♡ the life of a 25 year old hopeless romantic ♡





"This song is talking to the person you haven't even met yet. Maybe they're rolling around in the hay with someone else, but they're not as good as you're gonna be. You just have to wait your turn. He's out there, she's out there. They're just learning what to contrast you against."






Questions? Concerns? Random observations?
Leave me a message here, or email me here. ♥






Flashback.}
Thursday, April 16, 2009 | 5:07 PM | 0Comment

Hey, Internet. It's been a while.

Alot has happened. I'll save the positive stuff for a seperate entry.
But first: I'll have to change the name of my Blog, because on March 29th, I had my 16th birthday.

:]

That's right. 15 Year Old Hopeless Romanic is no longer, and say hello to 16 Year Old Hopeless Romantic.
It's weird, who know how every birthday, people ask you, "Do you feel older?" And naturally, you say no?
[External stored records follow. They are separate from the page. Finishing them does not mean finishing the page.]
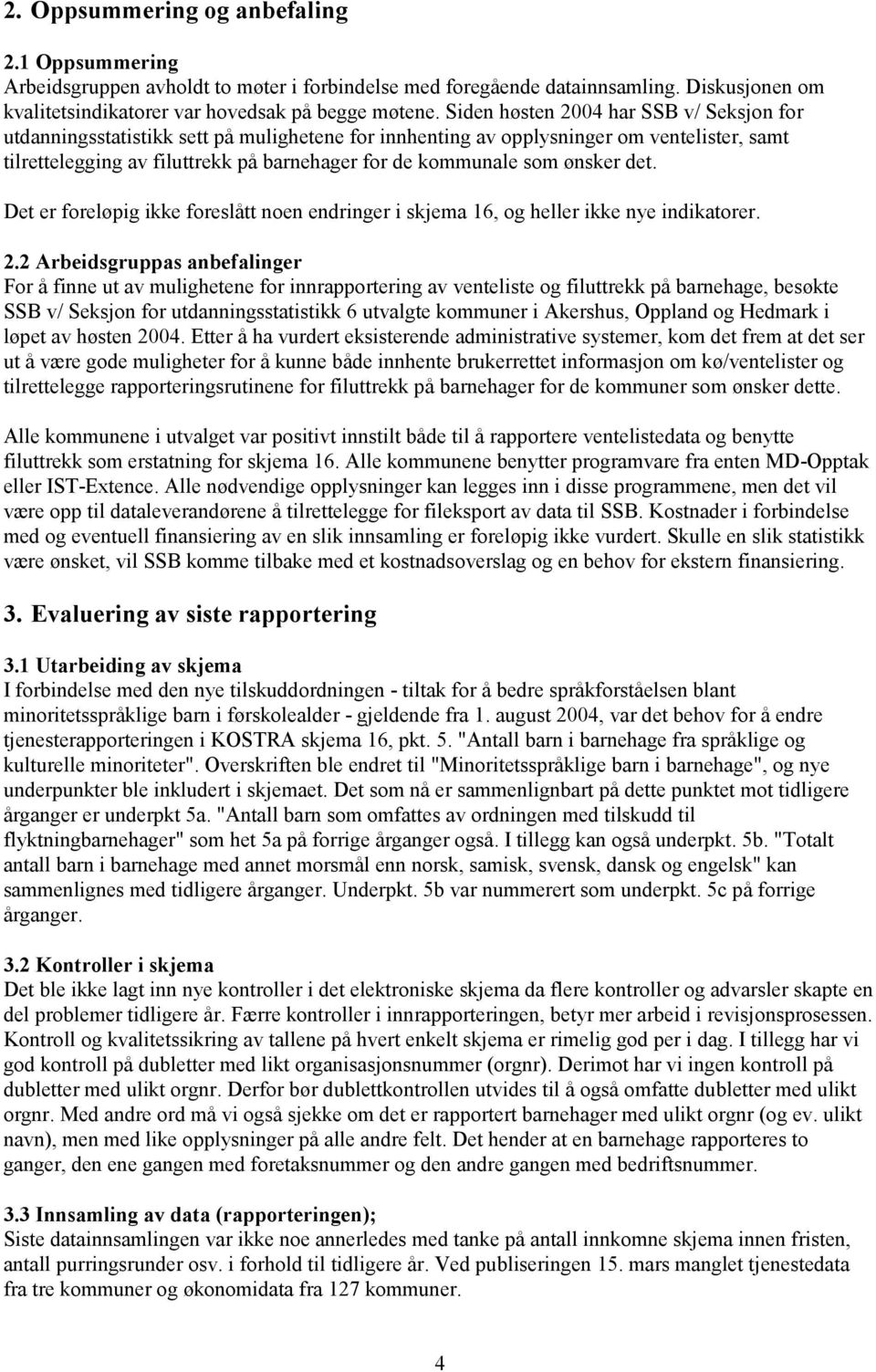 2. Oppsummering og anbefaling

2.1 Oppsummering
Arbeidsgruppen avholdt to møter i forbindelse med foregående datainnsamling. Diskusjonen om kvalitetsindikatorer var hovedsak på begge møtene. Siden høsten 2004 har SSB v/ Seksjon for utdanningsstatistikk sett på mulighetene for innhenting av opplysninger om ventelister, samt tilrettelegging av filuttrekk på barnehager for de kommunale som ønsker det.

Det er foreløpig ikke foreslått noen endringer i skjema 16, og heller ikke nye indikatorer.

2.2 Arbeidsgruppas anbefalinger
For å finne ut av mulighetene for innrapportering av venteliste og filuttrekk på barnehage, besøkte SSB v/ Seksjon for utdanningsstatistikk 6 utvalgte kommuner i Akershus, Oppland og Hedmark i løpet av høsten 2004. Etter å ha vurdert eksisterende administrative systemer, kom det frem at det ser ut å være gode muligheter for å kunne både innhente brukerrettet informasjon om kø/ventelister og tilrettelegge rapporteringsrutinene for filuttrekk på barnehager for de kommuner som ønsker dette.

Alle kommunene i utvalget var positivt innstilt både til å rapportere ventelistedata og benytte filuttrekk som erstatning for skjema 16. Alle kommunene benytter programvare fra enten MD-Opptak eller IST-Extence. Alle nødvendige opplysninger kan legges inn i disse programmene, men det vil være opp til dataleverandørene å tilrettelegge for fileksport av data til SSB. Kostnader i forbindelse med og eventuell finansiering av en slik innsamling er foreløpig ikke vurdert. Skulle en slik statistikk være ønsket, vil SSB komme tilbake med et kostnadsoverslag og en behov for ekstern finansiering.

3. Evaluering av siste rapportering

3.1 Utarbeiding av skjema
I forbindelse med den nye tilskuddordningen - tiltak for å bedre språkforståelsen blant minoritetsspråklige barn i førskolealder - gjeldende fra 1. august 2004, var det behov for å endre tjenesterapporteringen i KOSTRA skjema 16, pkt. 5. "Antall barn i barnehage fra språklige og kulturelle minoriteter". Overskriften ble endret til "Minoritetsspråklige barn i barnehage", og nye underpunkter ble inkludert i skjemaet. Det som nå er sammenlignbart på dette punktet mot tidligere årganger er underpkt 5a. "Antall barn som omfattes av ordningen med tilskudd til flyktningbarnehager" som het 5a på forrige årganger også. I tillegg kan også underpkt. 5b. "Totalt antall barn i barnehage med annet morsmål enn norsk, samisk, svensk, dansk og engelsk" kan sammenlignes med tidligere årganger. Underpkt. 5b var nummerert som underpkt. 5c på forrige årganger.

3.2 Kontroller i skjema
Det ble ikke lagt inn nye kontroller i det elektroniske skjema da flere kontroller og advarsler skapte en del problemer tidligere år. Færre kontroller i innrapporteringen, betyr mer arbeid i revisjonsprosessen. Kontroll og kvalitetssikring av tallene på hvert enkelt skjema er rimelig god per i dag. I tillegg har vi god kontroll på dubletter med likt organisasjonsnummer (orgnr). Derimot har vi ingen kontroll på dubletter med ulikt orgnr. Derfor bør dublettkontrollen utvides til å også omfatte dubletter med ulikt orgnr. Med andre ord må vi også sjekke om det er rapportert barnehager med ulikt orgnr (og ev. ulikt navn), men med like opplysninger på alle andre felt. Det hender at en barnehage rapporteres to ganger, den ene gangen med foretaksnummer og den andre gangen med bedriftsnummer.

3.3 Innsamling av data (rapporteringen);
Siste datainnsamlingen var ikke noe annerledes med tanke på antall innkomne skjema innen fristen, antall purringsrunder osv. i forhold til tidligere år. Ved publiseringen 15. mars manglet tjenestedata fra tre kommuner og økonomidata fra 127 kommuner.

4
Well, this birthday, I actually felt older. Maybe its because of the significance of the Sixteenth Birthday, but I felt something. It was strange.

Alot has happened in a year, and today, I had a bit of a flashback.
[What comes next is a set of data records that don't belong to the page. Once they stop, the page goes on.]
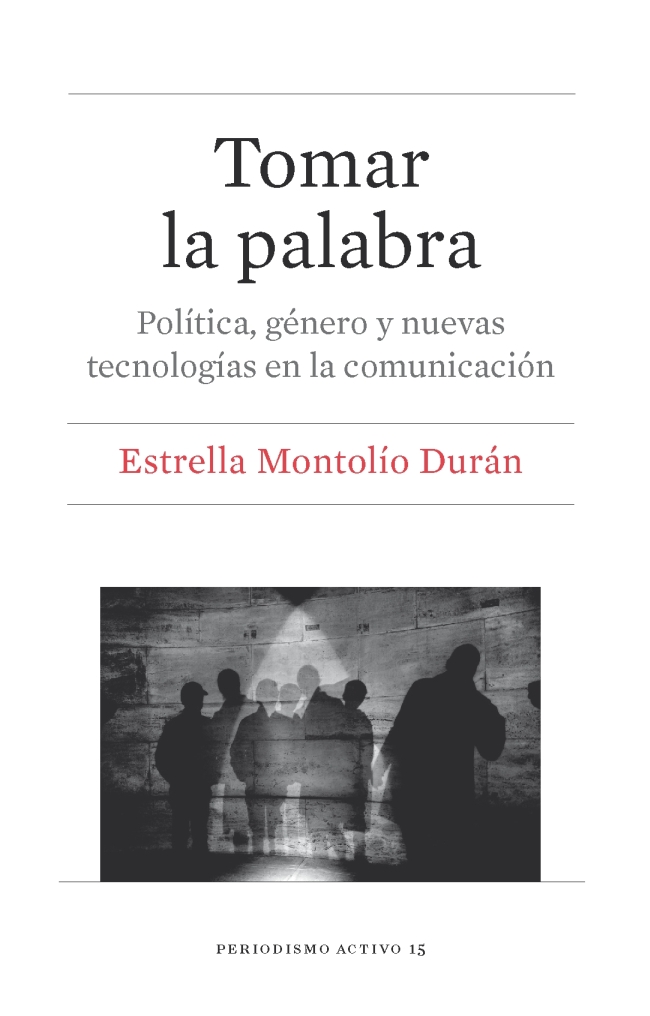 Tomar
la palabra

Política, género y nuevas
tecnologías en la comunicación

Estrella Montolío Durán

PERIODISMO ACTIVO 15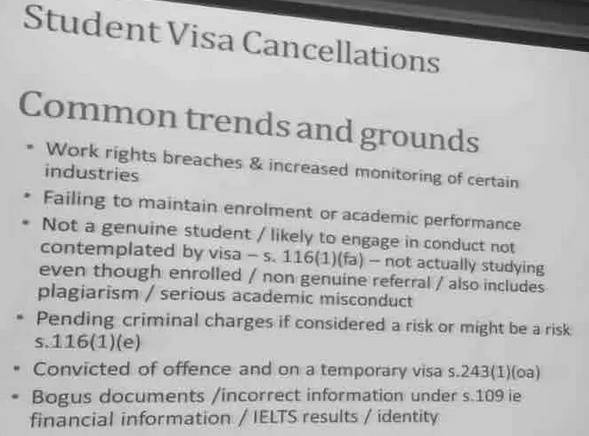 Student Visa Cancellations

Common trends and grounds

• Work rights breaches & increased monitoring of certain industries
• Failing to maintain enrolment or academic performance
• Not a genuine student / likely to engage in conduct not contemplated by visa – s. 116(1)(fa) – not actually studying even though enrolled / non genuine referral / also includes plagiarism / serious academic misconduct
• Pending criminal charges if considered a risk or might be a risk s.116(1)(e)
• Convicted of offence and on a temporary visa s.243(1)(oa)
• Bogus documents /incorrect information under s.109 ie financial information / IELTS results / identity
This day last year, we had a really heavy rainstorm. I remember this particular rainstorm because I remember that day after school. That school day, I had spent more time with Ricky Bobby, even after all the crap he put me through. And I remember getting home that day, going up to my room, staring out at the pouring rain outside my window. And I cried, because that day, I also realized that no matter what, I couldn't make my feelings fade away. I realized that I loved him.
And I realized that I hardly had a month left to see him everyday.

Well, today I thought about that. Espacially after I heard from Johnny(remember, my best guy friend, and also the best friend of Ricky Bobby) that Ricky Bobby wasn't moving back next year like he said he would. Today, we also had the first rainstorm of the year.

Ironic, right?

Well, on the drive home after school, I kept having painful flashbacks as I stared out into the rain, and at that moment, I felt the hopelessness that I felt that day last year. I watched the rain slide down the windshield, and my eyes actually welled up. That was when I realized.

It's been a year.

He's not coming back, ever.

It's not gonna happen.

I need to move on.

I've been better, but there's still a hole in me from when he left. I need to heal the wound myself. Nobody can do it for me. I have to put a bandaid and Neosporin on it and keep moving.